SHORT TASK A: Reproduce the listing below verbatim, beginning at its first line and stopping after the line that contains "8.04 metres".

PROVIDED PASSAGE:

::::::::::

In LIME, the weights are assigned based on how close the local data instances are to the original instance. Whereas in Kernel SHAP, the weights are assigned based on the estimated Shapley values of the coalition of features used. In simple words, LIME assigns weights based on isolated features, whereas SHAP considers the combined effect of the features for assigning the weights. KernelExplainer is slower than model-specific algorithms as it does not make any assumptions about the model type.

LinearExplainer

SHAP LinearExplainer is designed for computing SHAP values for linear models to analyze inter-feature correlations. LinearExplainer also supports the estimation of the feature covariance matrix for coalition feature importance. However, finding feature correlations for a high-dimensional dataset can be computationally expensive. But LinearExplainers are fast and efficient as they use sampling to estimate a transformation. This is then used for explaining any outcome of linear models.

::::::::::

DATA SUPPLIED:
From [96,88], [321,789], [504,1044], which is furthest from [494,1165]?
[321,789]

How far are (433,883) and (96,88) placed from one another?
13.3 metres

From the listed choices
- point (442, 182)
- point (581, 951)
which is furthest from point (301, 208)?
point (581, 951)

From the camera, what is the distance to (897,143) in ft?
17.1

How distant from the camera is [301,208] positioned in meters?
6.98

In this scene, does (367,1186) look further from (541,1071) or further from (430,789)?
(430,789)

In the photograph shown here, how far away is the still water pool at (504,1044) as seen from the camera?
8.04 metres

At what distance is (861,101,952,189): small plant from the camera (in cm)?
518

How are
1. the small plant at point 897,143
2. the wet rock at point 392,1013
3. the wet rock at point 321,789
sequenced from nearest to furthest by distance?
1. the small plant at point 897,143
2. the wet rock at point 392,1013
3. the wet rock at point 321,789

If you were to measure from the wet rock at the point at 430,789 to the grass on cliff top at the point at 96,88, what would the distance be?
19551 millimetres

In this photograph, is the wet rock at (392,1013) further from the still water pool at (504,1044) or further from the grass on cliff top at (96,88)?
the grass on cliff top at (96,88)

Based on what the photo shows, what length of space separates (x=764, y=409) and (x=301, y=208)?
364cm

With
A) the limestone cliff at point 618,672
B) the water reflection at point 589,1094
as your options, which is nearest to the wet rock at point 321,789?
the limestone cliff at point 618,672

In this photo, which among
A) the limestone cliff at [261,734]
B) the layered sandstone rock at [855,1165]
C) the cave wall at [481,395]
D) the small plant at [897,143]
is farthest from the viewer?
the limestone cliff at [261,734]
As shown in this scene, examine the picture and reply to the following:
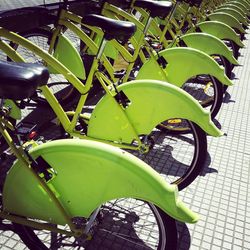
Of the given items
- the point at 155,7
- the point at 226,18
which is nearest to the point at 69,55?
the point at 155,7

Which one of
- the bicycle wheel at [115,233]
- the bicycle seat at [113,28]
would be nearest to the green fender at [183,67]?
the bicycle seat at [113,28]

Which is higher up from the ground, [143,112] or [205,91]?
[143,112]

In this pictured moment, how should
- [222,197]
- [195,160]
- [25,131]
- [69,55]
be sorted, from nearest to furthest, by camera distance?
[25,131] → [195,160] → [222,197] → [69,55]

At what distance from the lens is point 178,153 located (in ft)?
12.7

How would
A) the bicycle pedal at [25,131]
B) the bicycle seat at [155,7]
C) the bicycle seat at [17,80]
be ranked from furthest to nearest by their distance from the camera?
the bicycle seat at [155,7], the bicycle pedal at [25,131], the bicycle seat at [17,80]

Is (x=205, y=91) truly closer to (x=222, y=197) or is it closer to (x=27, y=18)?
(x=222, y=197)

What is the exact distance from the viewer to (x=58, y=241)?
8.36 ft

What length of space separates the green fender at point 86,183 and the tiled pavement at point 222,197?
667mm

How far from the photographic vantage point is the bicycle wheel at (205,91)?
428 centimetres

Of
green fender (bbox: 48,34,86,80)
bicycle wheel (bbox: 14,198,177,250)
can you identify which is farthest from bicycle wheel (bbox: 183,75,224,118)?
bicycle wheel (bbox: 14,198,177,250)

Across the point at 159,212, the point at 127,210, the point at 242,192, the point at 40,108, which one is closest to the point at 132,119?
the point at 127,210

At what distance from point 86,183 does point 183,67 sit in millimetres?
2223

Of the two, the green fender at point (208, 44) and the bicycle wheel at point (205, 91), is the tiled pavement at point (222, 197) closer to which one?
the bicycle wheel at point (205, 91)

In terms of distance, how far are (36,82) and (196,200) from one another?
6.82ft
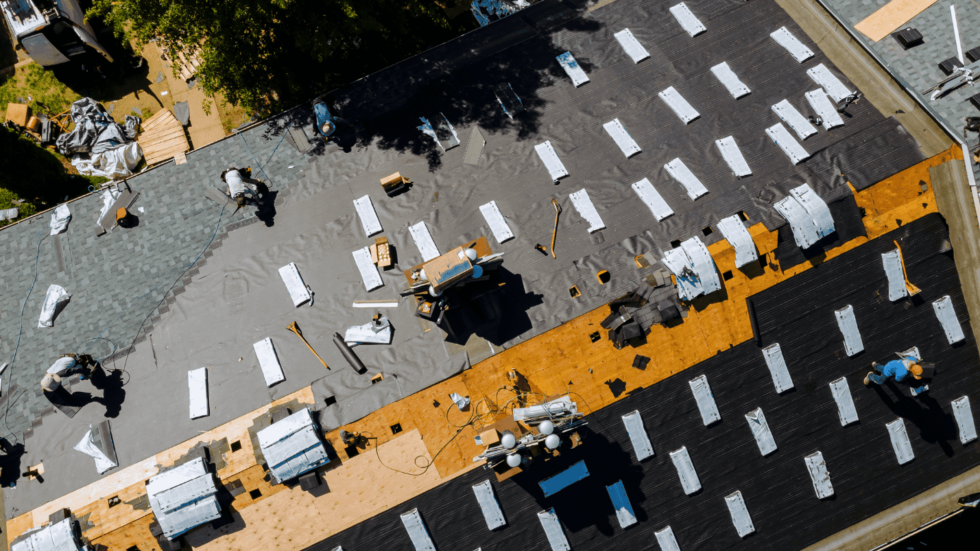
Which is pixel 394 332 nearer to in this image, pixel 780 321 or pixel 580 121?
pixel 580 121

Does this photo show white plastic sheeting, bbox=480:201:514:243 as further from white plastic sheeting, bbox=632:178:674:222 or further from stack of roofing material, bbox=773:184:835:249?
stack of roofing material, bbox=773:184:835:249

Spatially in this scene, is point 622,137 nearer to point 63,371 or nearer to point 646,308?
point 646,308

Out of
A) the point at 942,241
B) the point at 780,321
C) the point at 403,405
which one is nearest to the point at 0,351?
the point at 403,405

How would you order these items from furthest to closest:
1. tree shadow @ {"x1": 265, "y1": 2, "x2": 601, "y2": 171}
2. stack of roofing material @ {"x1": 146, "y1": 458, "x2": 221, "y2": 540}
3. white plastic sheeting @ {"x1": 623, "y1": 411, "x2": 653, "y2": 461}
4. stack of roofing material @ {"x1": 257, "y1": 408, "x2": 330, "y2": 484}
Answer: tree shadow @ {"x1": 265, "y1": 2, "x2": 601, "y2": 171}, white plastic sheeting @ {"x1": 623, "y1": 411, "x2": 653, "y2": 461}, stack of roofing material @ {"x1": 257, "y1": 408, "x2": 330, "y2": 484}, stack of roofing material @ {"x1": 146, "y1": 458, "x2": 221, "y2": 540}

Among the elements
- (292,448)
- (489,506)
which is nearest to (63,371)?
(292,448)

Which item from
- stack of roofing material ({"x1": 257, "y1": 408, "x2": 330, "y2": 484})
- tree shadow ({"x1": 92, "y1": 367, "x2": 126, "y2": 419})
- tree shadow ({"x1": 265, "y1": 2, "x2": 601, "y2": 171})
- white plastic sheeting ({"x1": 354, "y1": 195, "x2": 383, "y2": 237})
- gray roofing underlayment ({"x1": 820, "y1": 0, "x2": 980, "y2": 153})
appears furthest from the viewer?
tree shadow ({"x1": 265, "y1": 2, "x2": 601, "y2": 171})

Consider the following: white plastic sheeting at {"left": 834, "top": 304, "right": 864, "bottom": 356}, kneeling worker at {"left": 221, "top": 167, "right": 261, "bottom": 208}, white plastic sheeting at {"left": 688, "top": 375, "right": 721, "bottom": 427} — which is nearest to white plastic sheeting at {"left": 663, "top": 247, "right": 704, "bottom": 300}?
white plastic sheeting at {"left": 688, "top": 375, "right": 721, "bottom": 427}

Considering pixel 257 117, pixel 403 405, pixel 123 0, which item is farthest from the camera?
pixel 257 117
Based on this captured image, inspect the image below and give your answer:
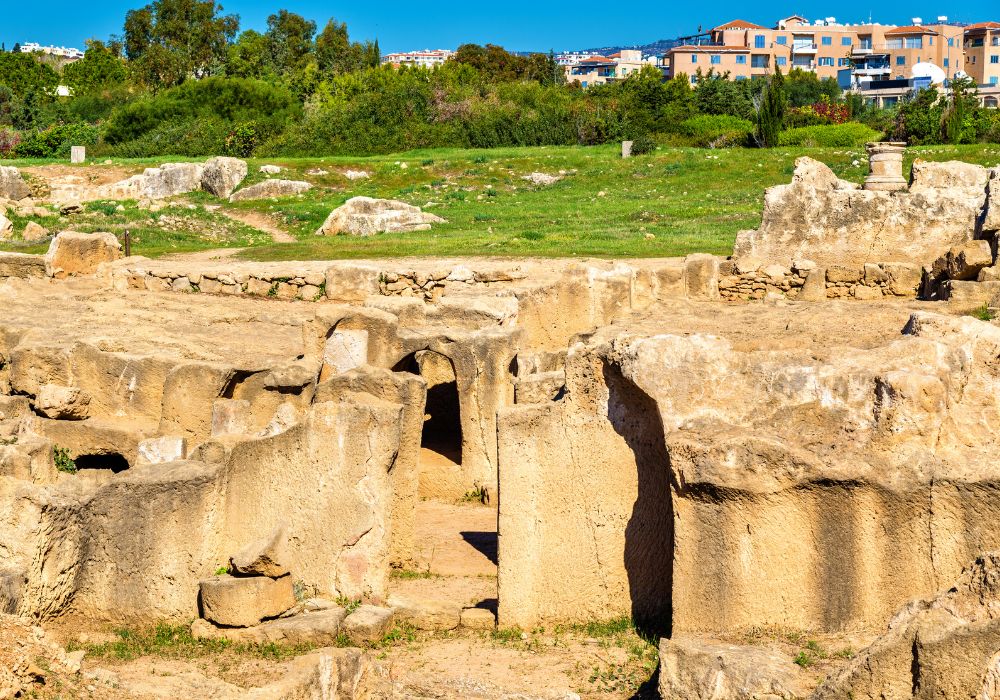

::::::::::

SHORT TASK B: Transcribe the passage above on LIME and SHAP explainers word for word, beginning at "In LIME, the" and stopping after "the model type.".

OUTPUT A:
From [96,88], [321,789], [504,1044], which is furthest from [494,1165]?
[321,789]

How far are (433,883) and (96,88) placed from one another?
13.3 metres

From the listed choices
- point (442, 182)
- point (581, 951)
which is furthest from point (301, 208)?
point (581, 951)

From the camera, what is the distance to (897,143) in ft?
17.1

How distant from the camera is [301,208] positioned in meters?
6.98

In this scene, does (367,1186) look further from (541,1071) or further from (430,789)?
(430,789)

In the photograph shown here, how far away is the still water pool at (504,1044) as seen from the camera?
8.04 metres

OUTPUT B:
In LIME, the weights are assigned based on how close the local data instances are to the original instance. Whereas in Kernel SHAP, the weights are assigned based on the estimated Shapley values of the coalition of features used. In simple words, LIME assigns weights based on isolated features, whereas SHAP considers the combined effect of the features for assigning the weights. KernelExplainer is slower than model-specific algorithms as it does not make any assumptions about the model type.